* Problem description:
Reproduce word for word the lines that begin with the one containing "What is the positional" and run through the one containing "140 centimetres", including both of those lines.

* Record extracts:
━━━━━━
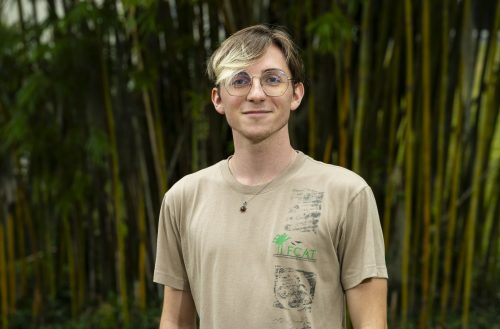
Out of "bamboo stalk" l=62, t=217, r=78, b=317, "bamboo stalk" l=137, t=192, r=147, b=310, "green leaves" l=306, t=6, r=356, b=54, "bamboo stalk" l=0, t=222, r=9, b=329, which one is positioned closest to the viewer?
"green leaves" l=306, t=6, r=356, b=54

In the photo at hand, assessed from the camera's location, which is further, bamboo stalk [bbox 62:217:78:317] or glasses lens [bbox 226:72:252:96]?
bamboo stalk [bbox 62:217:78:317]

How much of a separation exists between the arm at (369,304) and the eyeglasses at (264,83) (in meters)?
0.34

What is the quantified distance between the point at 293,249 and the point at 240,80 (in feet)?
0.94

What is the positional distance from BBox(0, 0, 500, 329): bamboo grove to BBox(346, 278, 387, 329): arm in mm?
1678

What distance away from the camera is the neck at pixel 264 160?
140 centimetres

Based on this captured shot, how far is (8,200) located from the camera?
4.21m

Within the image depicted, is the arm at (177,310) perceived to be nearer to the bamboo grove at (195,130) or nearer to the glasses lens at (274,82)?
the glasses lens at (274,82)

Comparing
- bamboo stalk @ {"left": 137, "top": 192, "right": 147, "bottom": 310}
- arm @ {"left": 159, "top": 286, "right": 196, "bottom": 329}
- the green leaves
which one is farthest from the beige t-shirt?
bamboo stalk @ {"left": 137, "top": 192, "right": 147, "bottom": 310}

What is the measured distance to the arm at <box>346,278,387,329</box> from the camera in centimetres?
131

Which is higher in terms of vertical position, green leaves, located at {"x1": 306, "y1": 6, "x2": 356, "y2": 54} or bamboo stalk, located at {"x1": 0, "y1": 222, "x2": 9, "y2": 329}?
━━━━━━
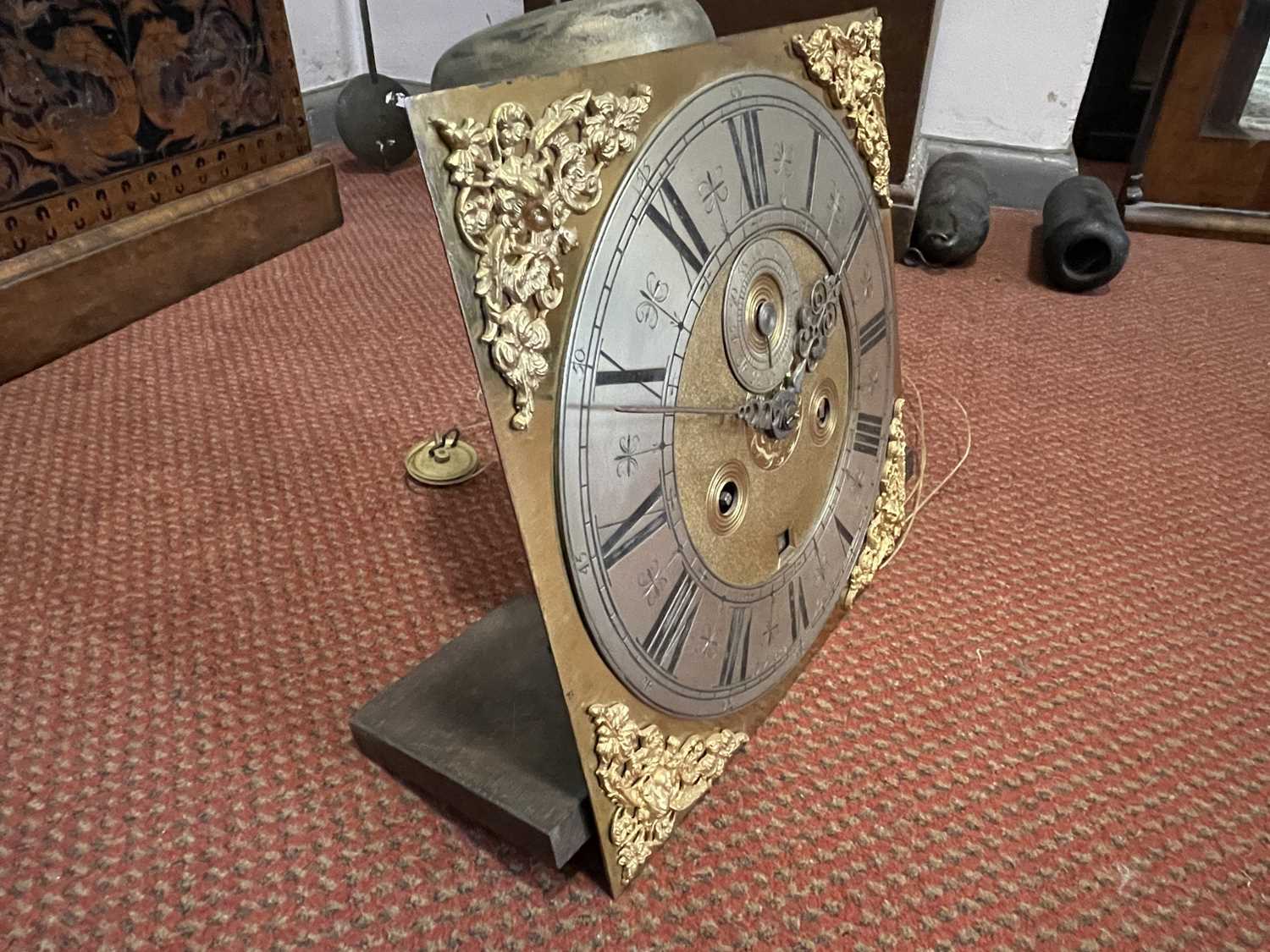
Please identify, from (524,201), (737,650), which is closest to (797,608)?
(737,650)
━━━━━━
* Response to this task:
What is the positional distance from BBox(0, 0, 500, 329): bamboo grove to BBox(346, 278, 387, 329): arm in mm?
1678

What distance away from the camera is the neck at pixel 264 160?
140 centimetres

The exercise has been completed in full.